LES VOYAGES DE LA NOUVELLE FRANCE OCCIDENTALE, DITE CANADA, FAITS PAR LE SIEUR DE CHAMPLAIN,
Saintongeais, capitaine pour le roi en la marine du Ponant,
et toutes les découvertes qu’il a faites en ce pays depuis l’an 1603 jusqu’en l’an 1629.
Où se voit comment ce pays a été premièrement découvert par les Français,
sous l’autorité de nos rois très chrétiens,
jusqu’au règne de Sa Majesté à présent régnante Louis XIII, roi de France et de Navarre.
A MONSEIGNEUR L’ILLUSTRISSIME CARDINAL DUC DE RICHELIEU,
chef, grand maître et surintendant général du commerce et de la navigation de France[].

|---|

● **Consignes**:
a) Mettez en forme, sous forme de tableau Markdown à deux colonnes intitulées « N° » et « Ligne », les lignes des entrées allant de la ligne contenant « Choosing among » jusqu'à la dernière ligne des entrées incluse. Numérotez chaque ligne et omettez les lignes vides.
b) Reprenez la page de titre des voyages de Champlain en Nouvelle-France à l'endroit où elle s'arrête et poursuivez-la.

|---|

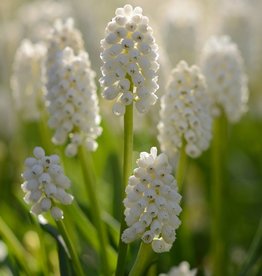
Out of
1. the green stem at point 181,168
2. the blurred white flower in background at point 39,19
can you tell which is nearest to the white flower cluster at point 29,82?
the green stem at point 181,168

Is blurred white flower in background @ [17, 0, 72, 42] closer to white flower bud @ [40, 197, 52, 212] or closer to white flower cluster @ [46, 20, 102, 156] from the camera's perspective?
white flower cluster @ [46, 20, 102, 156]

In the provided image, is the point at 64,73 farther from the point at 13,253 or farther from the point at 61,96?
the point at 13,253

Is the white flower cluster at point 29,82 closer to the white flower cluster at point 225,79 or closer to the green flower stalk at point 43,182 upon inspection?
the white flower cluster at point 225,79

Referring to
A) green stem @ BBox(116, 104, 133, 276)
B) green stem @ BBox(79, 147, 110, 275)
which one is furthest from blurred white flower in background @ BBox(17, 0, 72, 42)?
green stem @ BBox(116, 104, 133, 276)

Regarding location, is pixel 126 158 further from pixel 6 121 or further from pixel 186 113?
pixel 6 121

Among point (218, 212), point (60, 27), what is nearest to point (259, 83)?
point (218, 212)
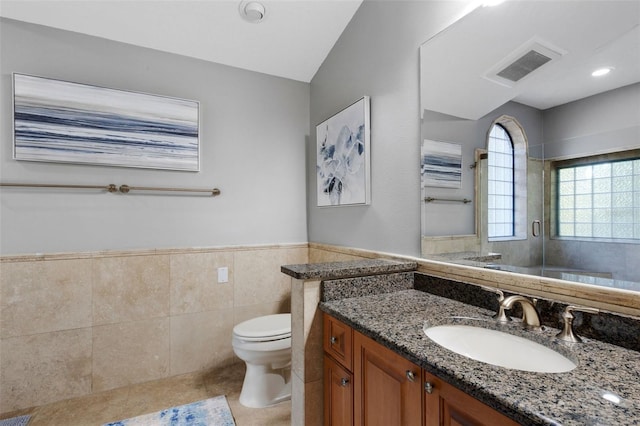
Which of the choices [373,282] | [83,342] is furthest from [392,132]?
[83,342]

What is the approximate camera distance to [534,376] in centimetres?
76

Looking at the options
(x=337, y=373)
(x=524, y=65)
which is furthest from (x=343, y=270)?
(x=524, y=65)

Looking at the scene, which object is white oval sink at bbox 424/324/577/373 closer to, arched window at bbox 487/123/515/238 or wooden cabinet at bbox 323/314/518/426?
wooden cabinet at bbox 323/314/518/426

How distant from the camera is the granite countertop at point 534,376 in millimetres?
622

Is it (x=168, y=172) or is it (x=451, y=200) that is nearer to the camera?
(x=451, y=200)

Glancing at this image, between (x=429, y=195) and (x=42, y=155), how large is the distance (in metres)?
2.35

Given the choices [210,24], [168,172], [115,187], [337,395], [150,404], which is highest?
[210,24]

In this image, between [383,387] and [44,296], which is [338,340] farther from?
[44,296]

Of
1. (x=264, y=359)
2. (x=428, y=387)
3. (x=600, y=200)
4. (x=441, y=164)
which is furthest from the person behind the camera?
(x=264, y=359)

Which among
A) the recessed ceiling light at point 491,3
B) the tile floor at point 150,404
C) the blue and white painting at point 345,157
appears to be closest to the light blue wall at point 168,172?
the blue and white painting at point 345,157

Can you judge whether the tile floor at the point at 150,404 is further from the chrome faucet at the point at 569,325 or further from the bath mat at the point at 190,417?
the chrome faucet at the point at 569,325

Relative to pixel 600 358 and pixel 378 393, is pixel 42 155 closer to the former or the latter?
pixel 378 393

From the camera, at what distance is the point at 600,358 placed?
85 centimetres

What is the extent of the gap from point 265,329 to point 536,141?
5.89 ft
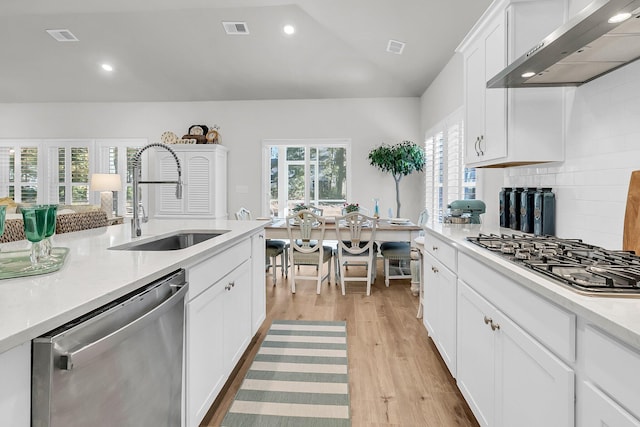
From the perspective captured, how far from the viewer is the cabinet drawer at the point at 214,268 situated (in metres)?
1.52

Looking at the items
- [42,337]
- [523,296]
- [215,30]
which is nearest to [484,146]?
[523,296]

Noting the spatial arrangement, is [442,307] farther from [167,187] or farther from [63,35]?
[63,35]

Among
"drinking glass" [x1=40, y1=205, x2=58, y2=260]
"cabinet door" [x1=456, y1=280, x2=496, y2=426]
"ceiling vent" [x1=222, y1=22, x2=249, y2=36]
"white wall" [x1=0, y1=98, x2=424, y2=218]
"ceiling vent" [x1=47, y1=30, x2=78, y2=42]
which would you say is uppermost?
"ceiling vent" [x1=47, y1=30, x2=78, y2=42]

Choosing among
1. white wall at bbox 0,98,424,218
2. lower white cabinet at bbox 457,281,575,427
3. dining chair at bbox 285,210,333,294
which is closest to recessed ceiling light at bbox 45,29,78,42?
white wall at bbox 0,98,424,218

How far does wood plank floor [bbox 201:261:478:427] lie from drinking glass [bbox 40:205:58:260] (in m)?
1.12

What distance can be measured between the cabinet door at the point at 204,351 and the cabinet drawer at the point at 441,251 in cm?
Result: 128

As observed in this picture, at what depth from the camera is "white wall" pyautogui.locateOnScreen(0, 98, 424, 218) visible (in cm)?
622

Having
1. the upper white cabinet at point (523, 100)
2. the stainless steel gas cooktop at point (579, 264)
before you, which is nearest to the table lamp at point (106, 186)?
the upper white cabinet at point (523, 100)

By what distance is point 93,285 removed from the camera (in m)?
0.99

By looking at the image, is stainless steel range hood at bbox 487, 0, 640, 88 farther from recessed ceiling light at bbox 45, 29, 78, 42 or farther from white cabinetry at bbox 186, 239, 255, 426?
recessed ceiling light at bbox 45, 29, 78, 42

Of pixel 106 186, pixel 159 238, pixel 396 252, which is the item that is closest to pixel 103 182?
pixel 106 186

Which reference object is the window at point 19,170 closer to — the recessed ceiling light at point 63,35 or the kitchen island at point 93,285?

|---|

● **Réponses par tâche**:
a)
| N° | Ligne |
|---|---|
| 1 | Choosing among |
| 2 | 1. white wall at bbox 0,98,424,218 |
| 3 | 2. lower white cabinet at bbox 457,281,575,427 |
| 4 | 3. dining chair at bbox 285,210,333,294 |
| 5 | which is closest to recessed ceiling light at bbox 45,29,78,42? |
| 6 | white wall at bbox 0,98,424,218 |
| 7 | How far does wood plank floor [bbox 201:261:478:427] lie from drinking glass [bbox 40:205:58:260] (in m)? |
| 8 | 1.12 |
| 9 | What distance can be measured between the cabinet door at the point at 204,351 and the cabinet drawer at the point at 441,251 in cm? |
| 10 | Result: 128 |
| 11 | As observed in this picture, at what depth from the camera is "white wall" pyautogui.locateOnScreen(0, 98, 424, 218) visible (in cm)? |
| 12 | 622 |
| 13 | Having |
| 14 | 1. the upper white cabinet at point (523, 100) |
| 15 | 2. the stainless steel gas cooktop at point (579, 264) |
| 16 | before you, which is nearest to the table lamp at point (106, 186)? |
| 17 | the upper white cabinet at point (523, 100) |
| 18 | By what distance is point 93,285 removed from the camera (in m)? |
| 19 | 0.99 |
| 20 | By looking at the image, is stainless steel range hood at bbox 487, 0, 640, 88 farther from recessed ceiling light at bbox 45, 29, 78, 42 or farther from white cabinetry at bbox 186, 239, 255, 426? |
| 21 | recessed ceiling light at bbox 45, 29, 78, 42 |
| 22 | Of pixel 106 186, pixel 159 238, pixel 396 252, which is the item that is closest to pixel 103 182? |
| 23 | pixel 106 186 |
| 24 | Which reference object is the window at point 19,170 closer to — the recessed ceiling light at point 63,35 or the kitchen island at point 93,285? |

b)
Monseigneur,
Ces relations se présentent à vous, comme, à celui auquel elles sont principalement dues, tant à cause de l’éminente puissance que vous avez en l’Église et en l’État, comme en l’autorité de toute la navigation, que pour être informé ponctuellement de la grandeur, de la bonté et de la beauté des lieux qu’elles vous rapportent. Ainsi ce n’est pas sans grandes et prégnantes causes que les rois, qui ont été les prédécesseurs de Sa Majesté, et elle, non seulement y ont arboré l’étendard de la Croix, pour y planter la foi comme ils ont fait, mais encore y ont voulu ajouter le nom de la Nouvelle-France.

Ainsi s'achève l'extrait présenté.